EXERCISE PROMPT -
Could you set out every line of the records below as a JSON list of strings, one string per line, with blank lines and the pictures left out?

[Excerpts from a spatial reasoning dataset]
* START *

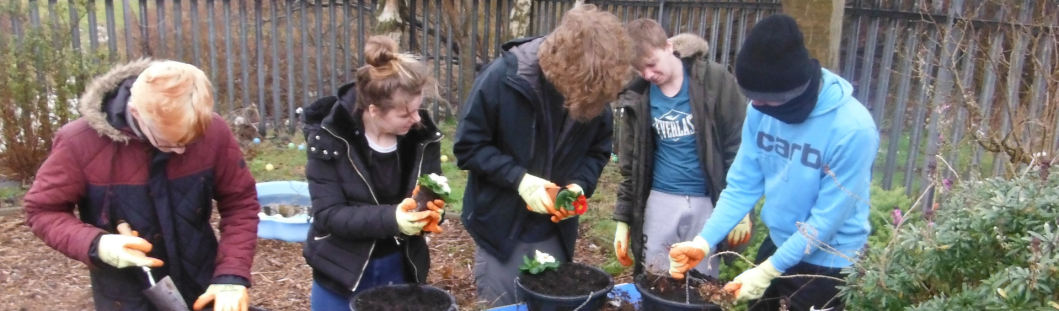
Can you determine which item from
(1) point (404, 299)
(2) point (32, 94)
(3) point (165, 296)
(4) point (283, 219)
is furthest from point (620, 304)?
(2) point (32, 94)

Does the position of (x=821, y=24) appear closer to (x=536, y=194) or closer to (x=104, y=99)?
(x=536, y=194)

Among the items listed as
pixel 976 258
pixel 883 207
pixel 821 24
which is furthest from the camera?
pixel 821 24

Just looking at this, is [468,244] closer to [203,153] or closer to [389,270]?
[389,270]

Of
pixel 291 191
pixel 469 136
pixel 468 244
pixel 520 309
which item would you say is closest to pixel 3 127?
pixel 291 191

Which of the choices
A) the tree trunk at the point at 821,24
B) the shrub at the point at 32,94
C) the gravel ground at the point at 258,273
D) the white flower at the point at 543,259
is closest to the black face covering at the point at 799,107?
the white flower at the point at 543,259

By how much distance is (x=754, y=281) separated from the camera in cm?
211

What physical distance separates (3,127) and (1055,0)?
642 cm

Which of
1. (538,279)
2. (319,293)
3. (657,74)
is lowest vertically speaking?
(319,293)

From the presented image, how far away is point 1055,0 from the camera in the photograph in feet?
13.3

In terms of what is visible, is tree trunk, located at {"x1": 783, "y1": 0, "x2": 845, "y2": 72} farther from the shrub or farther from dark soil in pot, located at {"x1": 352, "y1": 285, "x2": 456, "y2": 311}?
the shrub

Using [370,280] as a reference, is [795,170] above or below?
above

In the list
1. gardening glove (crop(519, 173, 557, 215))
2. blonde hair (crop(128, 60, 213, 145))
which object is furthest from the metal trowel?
gardening glove (crop(519, 173, 557, 215))

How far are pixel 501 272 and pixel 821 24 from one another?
269 centimetres

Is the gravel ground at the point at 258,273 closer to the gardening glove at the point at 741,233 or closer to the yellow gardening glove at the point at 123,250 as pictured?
the gardening glove at the point at 741,233
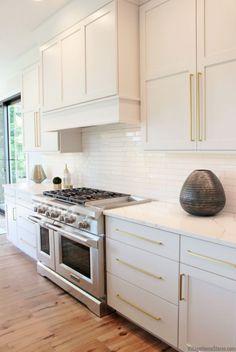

* END *

RESULT FOR THIS TASK -
[
  "Can you determine which item from",
  "(1) point (404, 299)",
  "(2) point (32, 94)",
  "(3) point (165, 296)",
  "(4) point (283, 219)",
  "is furthest from point (620, 304)?",
  "(2) point (32, 94)",
  "Does the position of (x=821, y=24) appear closer to (x=536, y=194) or closer to (x=104, y=99)?",
  "(x=536, y=194)",
  "Among the items listed as",
  "pixel 976 258",
  "pixel 883 207",
  "pixel 821 24",
  "which is furthest from the camera?",
  "pixel 821 24",
  "Just looking at this, is [468,244] closer to [203,153] or closer to [389,270]?",
  "[389,270]",
  "Of",
  "pixel 291 191",
  "pixel 469 136",
  "pixel 468 244",
  "pixel 520 309",
  "which item would you say is closest to pixel 3 127?",
  "pixel 291 191",
  "Which of the choices",
  "A) the tree trunk at the point at 821,24",
  "B) the shrub at the point at 32,94",
  "C) the gravel ground at the point at 258,273",
  "D) the white flower at the point at 543,259",
  "is closest to the black face covering at the point at 799,107?",
  "the white flower at the point at 543,259",
  "By how much distance is (x=754, y=281) separated from the camera in cm?",
  "211",
  "What physical distance separates (3,127) and (1055,0)?",
  "642 cm",
  "Which of",
  "1. (538,279)",
  "2. (319,293)",
  "3. (657,74)",
  "is lowest vertically speaking?",
  "(319,293)",
  "From the presented image, how far away is point 1055,0 from the camera in the photograph in feet?",
  "13.3",
  "In terms of what is visible, is tree trunk, located at {\"x1\": 783, \"y1\": 0, \"x2\": 845, \"y2\": 72} farther from the shrub or farther from dark soil in pot, located at {\"x1\": 352, \"y1\": 285, \"x2\": 456, \"y2\": 311}?",
  "the shrub",
  "Using [370,280] as a reference, is [795,170] above or below?",
  "above",
  "In the list",
  "1. gardening glove (crop(519, 173, 557, 215))",
  "2. blonde hair (crop(128, 60, 213, 145))",
  "which object is furthest from the metal trowel?",
  "gardening glove (crop(519, 173, 557, 215))",
  "How far are pixel 501 272 and pixel 821 24 from one another?",
  "269 centimetres",
  "Is the gravel ground at the point at 258,273 closer to the gardening glove at the point at 741,233 or closer to the yellow gardening glove at the point at 123,250 as pictured?",
  "the gardening glove at the point at 741,233"
]